■ **Ejercicio 1**: En el fragmento sobre la ciudad lluviosa, ¿en qué zona de la ciudad vivía la mayoría de las personas?
■ **Ejercicio 2**: Prosigue el fragmento sobre la ciudad donde nunca deja de llover a partir de su última oración.

■ **Fragmento**:
============================================================

Por Latitud Megalópolis/Rodrigo Jafet Cortés Sosa

Nubes grises, era lo único que había en el cielo desde hace meses, augurando el repetitivo pronóstico: lluvia. Sólo variaban los milímetros proyectados cada día, que superaban en ciertos momentos, con creces, hasta los parámetros conocidos más abundantes de líquido.

Las gotas recorrían los viejos y nuevos edificios de aquel lugar, hasta las partes más bajas de la ciudad, donde habitaba la mayoría de las personas. En ocasiones el agua rebasaba cualquier protección que se pusiera, tumbando puertas y ventanas; filtrándose por los resquicios más vulnerables, con la finalidad de llegar a salas, comedores, cocinas y cuartos. No había manera de detenerlo, sólo la costumbre se sentía cómoda ante esta desastrosa forma de vivir.

La humedad permeaba las paredes y techos, manchando la ropa, colándose dentro de nuestro cuerpo, mojando el espíritu que se ahogaba a ratos por no encontrar algo con lo que pudiera flotar, guarecerse. Extrañar el calor del sol se volvió también una plegaria cotidiana.

Algunos se adaptaron con facilidad a vivir bajo estas infaustas condiciones, olvidando el pasado y sus días de sed; otros, los más antiguos pobladores recordaban la vida antes de aquella interminable lluvia, veían la sequía enfrascada en recuerdos lejanos, difuminados por las frías e interminables gotas.

Las almas, sin saber nadar, se hundían en las profundidades, arrastradas por la corriente, abatidas por hongos perenne que crecían sobre la piel mojada, lacerándola, mientras el cabello podrido se caía hecho pedazos hacia sus hombros.

DONDE NUNCA DEJA DE LLOVER

Aquella ciudad podría llamarse como cualquiera, tener las especificaciones arquitectónicas y urbanísticas que le queramos dar; podría llamarse también como nosotros, como algo más introspectivo, una mirada al micro universo que nos compone; un estado de ánimo, sentir cotidianamente el piso mojado, lágrimas deslizándose presurosas, o lágrimas ahogadas por nuestras ansias de aparentar que no estamos tan rotos.

============================================================

[Registros almacenados]
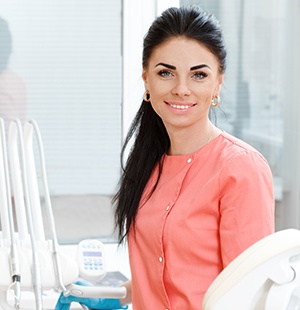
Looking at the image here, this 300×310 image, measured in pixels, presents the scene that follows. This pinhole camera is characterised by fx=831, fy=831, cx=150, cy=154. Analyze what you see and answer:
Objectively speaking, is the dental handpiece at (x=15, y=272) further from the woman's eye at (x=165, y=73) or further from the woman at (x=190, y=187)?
the woman's eye at (x=165, y=73)

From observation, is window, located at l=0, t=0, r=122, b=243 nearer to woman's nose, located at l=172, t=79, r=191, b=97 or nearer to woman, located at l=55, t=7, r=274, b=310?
woman, located at l=55, t=7, r=274, b=310

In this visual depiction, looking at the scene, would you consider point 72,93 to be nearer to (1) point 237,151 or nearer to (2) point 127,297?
(2) point 127,297

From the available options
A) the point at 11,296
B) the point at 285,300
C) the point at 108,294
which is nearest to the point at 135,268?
the point at 108,294

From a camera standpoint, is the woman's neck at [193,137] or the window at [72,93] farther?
the window at [72,93]

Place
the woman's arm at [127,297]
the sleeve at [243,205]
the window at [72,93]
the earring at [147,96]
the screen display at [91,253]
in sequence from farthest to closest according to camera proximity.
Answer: the window at [72,93] → the screen display at [91,253] → the woman's arm at [127,297] → the earring at [147,96] → the sleeve at [243,205]

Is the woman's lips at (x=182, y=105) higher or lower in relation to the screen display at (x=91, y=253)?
higher

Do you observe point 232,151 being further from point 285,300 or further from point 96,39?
point 96,39

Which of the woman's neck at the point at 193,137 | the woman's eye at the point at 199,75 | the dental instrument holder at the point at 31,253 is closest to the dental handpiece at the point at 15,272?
the dental instrument holder at the point at 31,253

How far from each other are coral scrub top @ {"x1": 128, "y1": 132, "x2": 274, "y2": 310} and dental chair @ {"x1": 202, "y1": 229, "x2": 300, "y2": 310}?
572 mm

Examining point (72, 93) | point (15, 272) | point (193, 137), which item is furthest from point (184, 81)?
point (72, 93)

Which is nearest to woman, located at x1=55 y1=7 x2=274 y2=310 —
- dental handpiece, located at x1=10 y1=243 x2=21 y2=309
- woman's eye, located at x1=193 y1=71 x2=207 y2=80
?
woman's eye, located at x1=193 y1=71 x2=207 y2=80

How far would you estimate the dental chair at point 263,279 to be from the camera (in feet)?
3.24

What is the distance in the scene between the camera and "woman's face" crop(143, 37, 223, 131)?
172 centimetres

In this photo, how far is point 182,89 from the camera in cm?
171
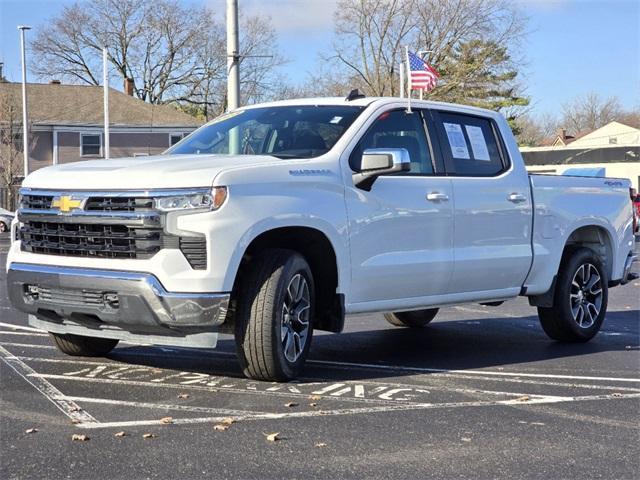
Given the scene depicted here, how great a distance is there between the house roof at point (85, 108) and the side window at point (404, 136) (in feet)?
131

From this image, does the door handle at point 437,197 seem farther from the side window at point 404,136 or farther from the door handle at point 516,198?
the door handle at point 516,198

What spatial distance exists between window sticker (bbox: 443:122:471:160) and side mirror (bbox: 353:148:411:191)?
1149mm

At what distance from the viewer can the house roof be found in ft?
152

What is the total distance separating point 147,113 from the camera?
48.7 metres

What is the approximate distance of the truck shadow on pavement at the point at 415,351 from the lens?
7199 millimetres

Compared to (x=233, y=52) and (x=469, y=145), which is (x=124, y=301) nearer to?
(x=469, y=145)

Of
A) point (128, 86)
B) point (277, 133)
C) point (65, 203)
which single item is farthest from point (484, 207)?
point (128, 86)

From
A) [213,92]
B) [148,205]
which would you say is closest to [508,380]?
[148,205]

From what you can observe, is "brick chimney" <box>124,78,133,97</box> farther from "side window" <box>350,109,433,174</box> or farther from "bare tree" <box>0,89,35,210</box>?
"side window" <box>350,109,433,174</box>

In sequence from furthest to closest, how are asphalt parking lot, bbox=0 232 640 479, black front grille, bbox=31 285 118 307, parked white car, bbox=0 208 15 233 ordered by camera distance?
1. parked white car, bbox=0 208 15 233
2. black front grille, bbox=31 285 118 307
3. asphalt parking lot, bbox=0 232 640 479

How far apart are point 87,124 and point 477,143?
3980 centimetres

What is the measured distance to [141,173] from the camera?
6102 mm

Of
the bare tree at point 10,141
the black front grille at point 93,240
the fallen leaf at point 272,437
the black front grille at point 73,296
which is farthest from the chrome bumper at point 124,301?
the bare tree at point 10,141

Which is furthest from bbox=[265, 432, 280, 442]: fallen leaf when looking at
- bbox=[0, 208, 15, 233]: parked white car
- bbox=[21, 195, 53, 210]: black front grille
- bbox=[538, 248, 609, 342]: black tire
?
bbox=[0, 208, 15, 233]: parked white car
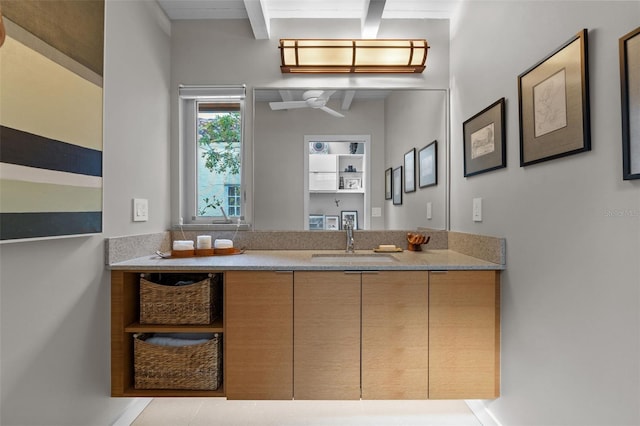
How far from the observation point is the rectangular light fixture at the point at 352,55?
2176mm

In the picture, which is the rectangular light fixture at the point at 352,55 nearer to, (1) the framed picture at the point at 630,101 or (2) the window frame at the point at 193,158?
(2) the window frame at the point at 193,158

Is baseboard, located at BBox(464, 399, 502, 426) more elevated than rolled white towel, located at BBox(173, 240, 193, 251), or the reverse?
rolled white towel, located at BBox(173, 240, 193, 251)

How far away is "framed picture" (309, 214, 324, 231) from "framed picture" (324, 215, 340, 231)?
26 mm

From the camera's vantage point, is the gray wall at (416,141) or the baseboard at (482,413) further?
the gray wall at (416,141)

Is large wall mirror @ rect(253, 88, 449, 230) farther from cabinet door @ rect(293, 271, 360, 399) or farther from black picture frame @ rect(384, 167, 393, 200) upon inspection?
cabinet door @ rect(293, 271, 360, 399)

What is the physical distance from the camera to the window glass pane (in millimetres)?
2291

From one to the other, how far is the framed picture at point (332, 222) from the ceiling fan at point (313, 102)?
65 centimetres

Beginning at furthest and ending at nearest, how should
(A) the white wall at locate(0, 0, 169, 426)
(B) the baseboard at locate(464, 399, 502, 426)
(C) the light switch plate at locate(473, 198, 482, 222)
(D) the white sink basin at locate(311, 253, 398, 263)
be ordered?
(D) the white sink basin at locate(311, 253, 398, 263) → (C) the light switch plate at locate(473, 198, 482, 222) → (B) the baseboard at locate(464, 399, 502, 426) → (A) the white wall at locate(0, 0, 169, 426)

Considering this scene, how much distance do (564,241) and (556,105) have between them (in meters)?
0.49

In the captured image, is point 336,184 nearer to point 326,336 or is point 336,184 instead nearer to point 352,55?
point 352,55

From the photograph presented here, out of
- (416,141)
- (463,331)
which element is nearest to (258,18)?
(416,141)

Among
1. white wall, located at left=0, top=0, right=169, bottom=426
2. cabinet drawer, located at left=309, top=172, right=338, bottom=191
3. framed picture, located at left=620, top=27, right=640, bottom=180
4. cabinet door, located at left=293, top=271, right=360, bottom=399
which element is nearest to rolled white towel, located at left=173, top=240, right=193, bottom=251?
white wall, located at left=0, top=0, right=169, bottom=426

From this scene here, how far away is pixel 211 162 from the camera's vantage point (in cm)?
229

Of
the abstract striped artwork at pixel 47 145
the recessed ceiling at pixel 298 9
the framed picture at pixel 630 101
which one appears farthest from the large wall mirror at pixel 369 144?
the framed picture at pixel 630 101
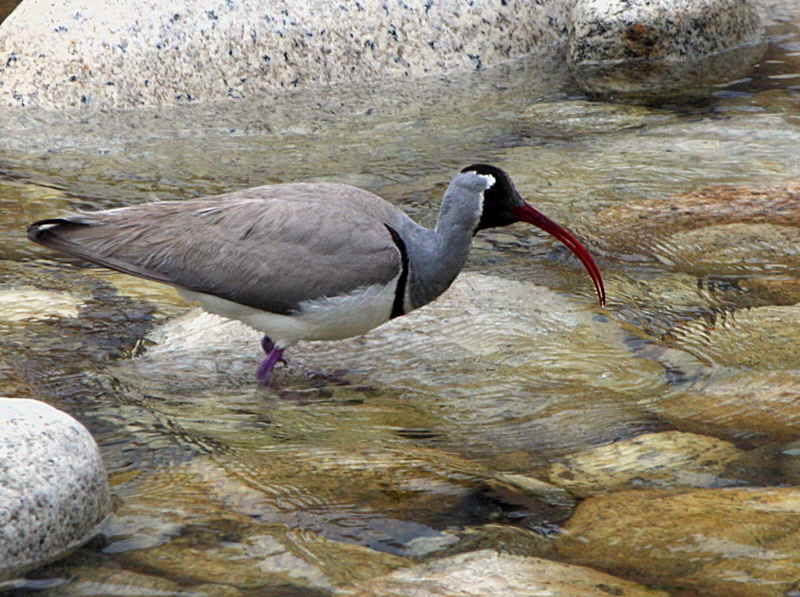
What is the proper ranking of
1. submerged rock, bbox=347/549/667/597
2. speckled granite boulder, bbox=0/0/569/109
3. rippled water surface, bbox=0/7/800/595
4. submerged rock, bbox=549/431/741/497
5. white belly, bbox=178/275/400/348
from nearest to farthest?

============================================================

■ **Solución del ejercicio 1**: En las partes más bajas de la ciudad.

■ **Solución del ejercicio 2**:
Para quienes habitan bajo este constante pronóstico, avanzar se vuelve un juego peligroso, siempre andando a orillas del abismo; cualquier circunstancia, por mínima que sea, nos haría resbalar, hundirnos. Ese juego se convierte en ocasiones en el gozo de la nostalgia que nos hace sentir vivos, revoloteando aquella emoción que roza entre la depresión y la tragedia que satirizamos como método de defensa o expresión.

No muchos sabemos nadar o flotar bajo esas aguas, sólo algunos logran adaptarse de forma plena, otros, únicamente dejan que la costumbre sea la directriz de sus pasos, sueltan las amarras sin importar hacia dónde les lleve.

CORAZÓN SOLUBLE

La tristeza y nostalgia se vuelven imágenes recurrentes cuando pensamos en la lluvia, preconcebidas a través del tiempo. Buscamos guarecernos ante las primeras gotas que sentimos, pese a que no sean como tal, tormentas. No dejamos pasar ni un segundo mojándonos, inmediatamente tratemos, irritados, de no estar ahí; nos sentimos incómodos, poco plenos, incapaces de resistir un momento más, adiestrados para reaccionar así, sin saber hacerlo de otra forma.

Ese miedo a mojarnos llega con el tiempo, no era nuestro de pequeños, no necesariamente. Éramos libres, podíamos saltar en los charcos, sentir el agua golpeando nuestro rostro, perseguir barcos de papel mientras descubríamos lo que se sentía mojarse.

Personalmente considero que la lluvia trae consigo algo de nostalgia, por su semejanza con el hecho de llorar; lo cierto es la ambivalencia integrada en el acto de derramar lágrimas, que no necesariamente busca expresar momentos únicamente de tristeza, sino también de alegrías puras que logran desbordarse fuera de nosotros, recorriendo un trayecto más grande que nosotros mismos.